Table 3 GIS derived OSM + ESA variables

We assessed the OSM + ESM data set on seven different classifiers (decision trees, gradient boosting trees, AdaBoost, random forest, logistic regression, support vector machines, and k-nearest neighbors) using the scikit-learn package in Python [87]. The models were run for both Nigeria and Guatemala using the same training and test splits as the deep CNN models for comparability.

Table 4 Model evaluation metrics for the Nigeria and Guatemala test sets

Model evaluation

To evaluate model performance on the test set, we used the following four metrics to assess different aspects of the predictions:

  1. 1.

    Overall accuracy—percent of correct predictions.

  2. 2.

    Precision—true positives/(true positives + false positives). Indicates the number of true positives out of all observations that are predicted positive (i.e., of all the grids that are predicted residential, the percentage that are actually residential).

  3. 3.

    Recall—true positives/(true positives + false negatives). Indicates the number of true positives detected (i.e., the percentage of all residential grids predicted residential by the model).

  4. 4.

    F1-score—harmonic mean of precision and recall:

    $$F_{1} = \frac{2}{{\frac{1}{recall} + \frac{1}{precision}}}$$

These metrics were calculated for each model evaluated, on both data sets. For additional model assessments, we compared overall accuracy across imagery sources (Google, Bing, Esri) and SGC grid area sizes (50 m × 50 m, 100 m × 100 m, 150 m × 150 m). Last, we tested the model sensitivity with respect to the amount new of training data required, to better understand the expected data annotation burden on future survey projects.


Scene classification model results

Table 4 presents model evaluation metrics across the model runs for both Nigeria and Guatemala. Raw agreement of the two independent coders is also provided as the human-level benchmark.

Of the four deep learning models assessed (baseline CNN, VGG16, IncetionV3, and VGG16 + Inception), the ensemble of VGG16 and InceptionV3 performed the best in Nigeria, with an accuracy of 94.4% and F1-score of 92.2%. The ensemble also performed the best in Guatemala with a test set accuracy of 96.4% and F1-score of 96.5%. Overall, the transfer learning models performed considerably better than the baseline CNN, with over 93% accuracy for both VGG16 and InceptionV3 in Nigeria (compared to 88.9% for the baseline CNN) and over 95% for both in Guatemala (compared to 93.3% for the baseline CNN). Both the transfer learning models and the ensemble compared favorably to the human benchmark for Nigeria, performing better than the raw agreement (94.5 vs. 91.0%). These models almost performed as well as the human benchmark in Guatemala (96.4 vs. 97.1%).
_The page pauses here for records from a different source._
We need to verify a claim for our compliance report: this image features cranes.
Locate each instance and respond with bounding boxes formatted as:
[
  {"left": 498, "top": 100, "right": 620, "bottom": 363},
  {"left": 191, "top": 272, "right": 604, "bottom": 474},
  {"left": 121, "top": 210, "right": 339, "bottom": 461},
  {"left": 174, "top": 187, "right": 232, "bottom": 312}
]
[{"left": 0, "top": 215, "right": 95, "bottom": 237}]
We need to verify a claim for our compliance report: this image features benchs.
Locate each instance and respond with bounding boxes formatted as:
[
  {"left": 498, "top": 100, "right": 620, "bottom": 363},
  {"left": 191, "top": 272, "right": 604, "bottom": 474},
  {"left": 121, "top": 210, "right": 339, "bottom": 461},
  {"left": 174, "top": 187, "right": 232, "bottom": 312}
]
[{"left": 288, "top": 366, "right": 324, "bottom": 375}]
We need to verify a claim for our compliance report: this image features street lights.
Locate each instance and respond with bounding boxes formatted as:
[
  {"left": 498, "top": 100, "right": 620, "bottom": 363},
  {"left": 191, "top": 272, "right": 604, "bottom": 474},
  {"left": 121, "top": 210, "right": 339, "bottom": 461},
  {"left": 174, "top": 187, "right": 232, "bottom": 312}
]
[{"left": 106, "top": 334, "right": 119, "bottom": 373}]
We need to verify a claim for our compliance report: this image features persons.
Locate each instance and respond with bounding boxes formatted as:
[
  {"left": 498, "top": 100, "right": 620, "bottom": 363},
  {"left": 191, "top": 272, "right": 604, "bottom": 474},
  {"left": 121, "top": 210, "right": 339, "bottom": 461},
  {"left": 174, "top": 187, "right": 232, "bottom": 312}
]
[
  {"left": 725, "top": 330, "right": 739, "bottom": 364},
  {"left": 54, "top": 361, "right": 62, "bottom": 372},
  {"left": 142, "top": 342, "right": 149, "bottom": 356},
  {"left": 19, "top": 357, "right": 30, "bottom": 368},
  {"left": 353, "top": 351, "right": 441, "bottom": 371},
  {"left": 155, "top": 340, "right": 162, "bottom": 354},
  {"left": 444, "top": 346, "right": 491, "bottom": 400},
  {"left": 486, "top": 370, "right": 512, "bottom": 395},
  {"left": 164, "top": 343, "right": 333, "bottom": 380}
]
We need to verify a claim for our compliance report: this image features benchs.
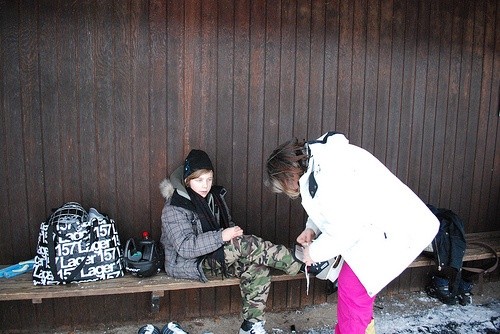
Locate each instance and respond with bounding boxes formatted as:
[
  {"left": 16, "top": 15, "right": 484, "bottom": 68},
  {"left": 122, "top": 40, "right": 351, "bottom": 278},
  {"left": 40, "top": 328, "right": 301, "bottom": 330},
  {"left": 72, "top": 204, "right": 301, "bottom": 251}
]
[{"left": 0, "top": 231, "right": 500, "bottom": 313}]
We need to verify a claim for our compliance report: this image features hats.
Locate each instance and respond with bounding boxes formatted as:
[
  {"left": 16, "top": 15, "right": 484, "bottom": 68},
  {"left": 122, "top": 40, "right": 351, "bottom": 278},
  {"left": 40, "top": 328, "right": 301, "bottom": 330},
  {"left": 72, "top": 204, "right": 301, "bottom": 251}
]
[{"left": 183, "top": 149, "right": 214, "bottom": 180}]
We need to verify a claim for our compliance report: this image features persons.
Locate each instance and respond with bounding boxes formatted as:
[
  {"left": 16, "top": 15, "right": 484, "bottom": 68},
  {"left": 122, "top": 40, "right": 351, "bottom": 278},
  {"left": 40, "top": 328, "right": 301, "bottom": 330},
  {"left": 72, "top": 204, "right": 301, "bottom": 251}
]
[
  {"left": 160, "top": 149, "right": 345, "bottom": 334},
  {"left": 264, "top": 130, "right": 441, "bottom": 334}
]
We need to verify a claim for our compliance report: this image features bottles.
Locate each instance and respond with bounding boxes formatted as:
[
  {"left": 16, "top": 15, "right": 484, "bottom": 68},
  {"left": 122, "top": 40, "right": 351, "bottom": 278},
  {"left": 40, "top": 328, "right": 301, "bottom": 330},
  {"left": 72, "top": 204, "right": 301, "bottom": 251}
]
[{"left": 142, "top": 231, "right": 152, "bottom": 241}]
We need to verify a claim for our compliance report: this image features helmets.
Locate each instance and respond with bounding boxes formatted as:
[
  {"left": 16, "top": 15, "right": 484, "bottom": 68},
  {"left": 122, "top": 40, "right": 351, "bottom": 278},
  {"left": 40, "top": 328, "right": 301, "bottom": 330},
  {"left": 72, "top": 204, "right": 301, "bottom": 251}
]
[{"left": 122, "top": 237, "right": 164, "bottom": 280}]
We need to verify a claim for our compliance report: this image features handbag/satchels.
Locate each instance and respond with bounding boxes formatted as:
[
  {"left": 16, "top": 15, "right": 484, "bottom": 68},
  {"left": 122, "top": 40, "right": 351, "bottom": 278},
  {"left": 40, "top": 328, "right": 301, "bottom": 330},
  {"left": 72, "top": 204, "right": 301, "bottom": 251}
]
[
  {"left": 31, "top": 202, "right": 127, "bottom": 286},
  {"left": 423, "top": 204, "right": 465, "bottom": 259}
]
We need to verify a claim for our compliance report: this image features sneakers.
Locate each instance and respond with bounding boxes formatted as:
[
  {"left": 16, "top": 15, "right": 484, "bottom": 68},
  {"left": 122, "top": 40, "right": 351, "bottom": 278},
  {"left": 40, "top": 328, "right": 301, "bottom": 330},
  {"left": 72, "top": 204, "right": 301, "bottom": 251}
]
[
  {"left": 138, "top": 322, "right": 189, "bottom": 334},
  {"left": 427, "top": 284, "right": 456, "bottom": 305},
  {"left": 457, "top": 293, "right": 472, "bottom": 306},
  {"left": 292, "top": 243, "right": 345, "bottom": 282},
  {"left": 239, "top": 319, "right": 268, "bottom": 334}
]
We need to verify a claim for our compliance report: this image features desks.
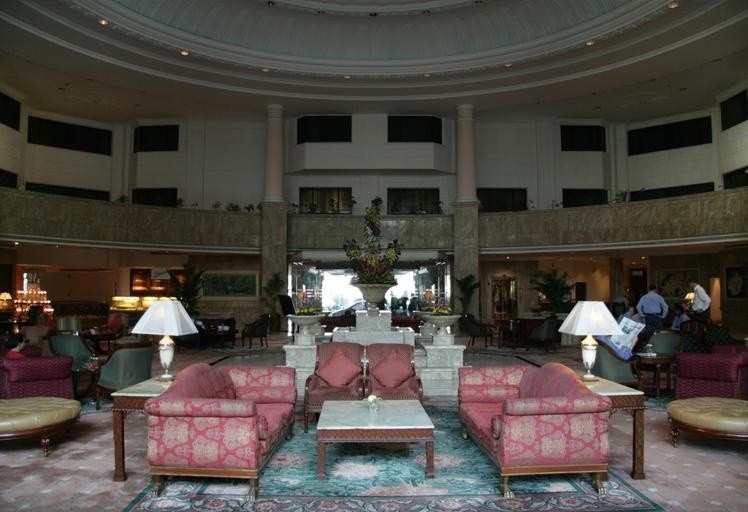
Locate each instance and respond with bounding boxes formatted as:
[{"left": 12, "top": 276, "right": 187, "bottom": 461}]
[
  {"left": 496, "top": 319, "right": 530, "bottom": 351},
  {"left": 638, "top": 355, "right": 673, "bottom": 400},
  {"left": 109, "top": 375, "right": 175, "bottom": 482},
  {"left": 575, "top": 369, "right": 649, "bottom": 481}
]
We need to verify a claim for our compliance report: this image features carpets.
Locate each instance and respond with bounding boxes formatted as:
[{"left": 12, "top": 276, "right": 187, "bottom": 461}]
[
  {"left": 76, "top": 393, "right": 115, "bottom": 417},
  {"left": 116, "top": 403, "right": 666, "bottom": 512}
]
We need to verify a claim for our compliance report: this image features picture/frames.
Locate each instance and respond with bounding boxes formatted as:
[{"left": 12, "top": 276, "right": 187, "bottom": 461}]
[
  {"left": 654, "top": 267, "right": 701, "bottom": 303},
  {"left": 198, "top": 269, "right": 262, "bottom": 303},
  {"left": 722, "top": 263, "right": 748, "bottom": 301}
]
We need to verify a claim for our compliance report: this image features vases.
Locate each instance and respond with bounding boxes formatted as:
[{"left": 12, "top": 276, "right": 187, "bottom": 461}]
[
  {"left": 352, "top": 283, "right": 396, "bottom": 332},
  {"left": 412, "top": 310, "right": 433, "bottom": 329},
  {"left": 286, "top": 314, "right": 327, "bottom": 336},
  {"left": 421, "top": 314, "right": 463, "bottom": 336}
]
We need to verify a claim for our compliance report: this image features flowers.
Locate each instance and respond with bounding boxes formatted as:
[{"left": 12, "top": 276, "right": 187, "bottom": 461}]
[
  {"left": 293, "top": 305, "right": 324, "bottom": 316},
  {"left": 430, "top": 305, "right": 454, "bottom": 316},
  {"left": 342, "top": 195, "right": 405, "bottom": 284}
]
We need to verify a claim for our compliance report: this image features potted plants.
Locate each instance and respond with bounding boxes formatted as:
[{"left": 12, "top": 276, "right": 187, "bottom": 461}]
[{"left": 450, "top": 274, "right": 481, "bottom": 333}]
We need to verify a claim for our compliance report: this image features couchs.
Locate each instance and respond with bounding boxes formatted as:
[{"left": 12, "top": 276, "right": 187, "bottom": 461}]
[
  {"left": 463, "top": 320, "right": 496, "bottom": 349},
  {"left": 526, "top": 318, "right": 563, "bottom": 354},
  {"left": 0, "top": 345, "right": 74, "bottom": 399},
  {"left": 679, "top": 319, "right": 708, "bottom": 340},
  {"left": 41, "top": 334, "right": 96, "bottom": 400},
  {"left": 144, "top": 361, "right": 299, "bottom": 505},
  {"left": 665, "top": 396, "right": 748, "bottom": 448},
  {"left": 645, "top": 332, "right": 681, "bottom": 389},
  {"left": 106, "top": 311, "right": 131, "bottom": 337},
  {"left": 674, "top": 343, "right": 748, "bottom": 400},
  {"left": 241, "top": 312, "right": 272, "bottom": 349},
  {"left": 303, "top": 341, "right": 365, "bottom": 434},
  {"left": 95, "top": 343, "right": 155, "bottom": 411},
  {"left": 580, "top": 337, "right": 643, "bottom": 389},
  {"left": 364, "top": 343, "right": 423, "bottom": 406},
  {"left": 0, "top": 396, "right": 82, "bottom": 458},
  {"left": 456, "top": 360, "right": 613, "bottom": 499},
  {"left": 52, "top": 314, "right": 101, "bottom": 347},
  {"left": 128, "top": 266, "right": 188, "bottom": 297},
  {"left": 195, "top": 316, "right": 239, "bottom": 349},
  {"left": 611, "top": 301, "right": 626, "bottom": 322}
]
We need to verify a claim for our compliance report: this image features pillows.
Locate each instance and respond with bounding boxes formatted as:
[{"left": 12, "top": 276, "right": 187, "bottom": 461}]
[
  {"left": 705, "top": 322, "right": 730, "bottom": 345},
  {"left": 680, "top": 334, "right": 713, "bottom": 353}
]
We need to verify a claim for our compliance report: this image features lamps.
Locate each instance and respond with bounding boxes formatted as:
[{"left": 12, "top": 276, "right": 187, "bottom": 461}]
[
  {"left": 666, "top": 1, "right": 679, "bottom": 10},
  {"left": 0, "top": 291, "right": 13, "bottom": 322},
  {"left": 683, "top": 292, "right": 696, "bottom": 315},
  {"left": 130, "top": 300, "right": 200, "bottom": 383},
  {"left": 558, "top": 300, "right": 625, "bottom": 382},
  {"left": 12, "top": 282, "right": 55, "bottom": 312},
  {"left": 179, "top": 49, "right": 190, "bottom": 57},
  {"left": 98, "top": 18, "right": 110, "bottom": 27}
]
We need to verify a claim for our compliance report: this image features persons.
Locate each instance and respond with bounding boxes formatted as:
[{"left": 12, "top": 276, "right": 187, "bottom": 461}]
[
  {"left": 670, "top": 304, "right": 690, "bottom": 332},
  {"left": 617, "top": 305, "right": 636, "bottom": 324},
  {"left": 688, "top": 277, "right": 712, "bottom": 326},
  {"left": 594, "top": 334, "right": 642, "bottom": 366},
  {"left": 4, "top": 334, "right": 26, "bottom": 360},
  {"left": 635, "top": 283, "right": 668, "bottom": 330}
]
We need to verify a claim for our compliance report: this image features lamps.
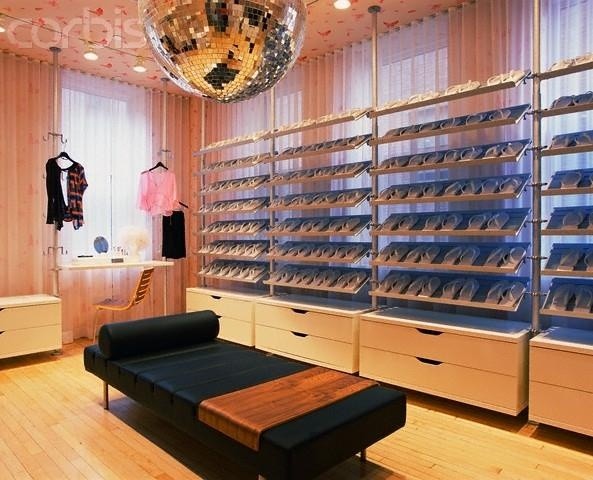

As a further comparison, we created shallow classification models using GIS-derived variables from OSM and ESA to predict residential grids in Nigeria and Guatemala. Using the same grids for training and test sets as the deep learning models, our best model accuracy using the OSM + ESA variables was 80.6% in Nigeria and 93.8% in Guatemala (Table 4). In Nigeria, all models except k-nearest neighbors performed similarly, with AdaBoost and logistic regression classifiers performing slightly better than others. In Guatemala all models performed in a tight range between 92.4 and 93.8%, although only k-nearest neighbors and AdaBoost achieved an accuracy lower than 93.8%. Precision, recall, and F1-scores were also stable and consistent within country samples.

Compared to the deep learning models trained directly on images, the shallow learning models using OSM + ESA variables performed worse in both Nigeria and Guatemala. Although model accuracy was relatively close between the image and OSM + ESA models in Guatemala (93.8 vs. 96.4%), there was a substantial difference in performance in Nigeria (80.6 vs. 94.4%). In addition, unlike the image-based models, the OSM + ESA models greatly underperformed the human-level benchmark in Nigeria (80.6 vs. 91.0%), while also slightly underperforming in Guatemala (93.8 vs. 97.1%).

A possible explanation for the difference in performance of the OSM + ESA models between Nigeria and Guatemala may be because of the completeness of the OSM database for the two countries. Evidence of this comes from a recent study on road network completeness in OSM [88], which found that Nigeria had a lower estimated fraction of roads captured (36%) than Guatemala (47%). Although using a GIS feature model may become more reliable as developing countries get better coverage, the models trained on satellite images in this study do not suffer from this limitation.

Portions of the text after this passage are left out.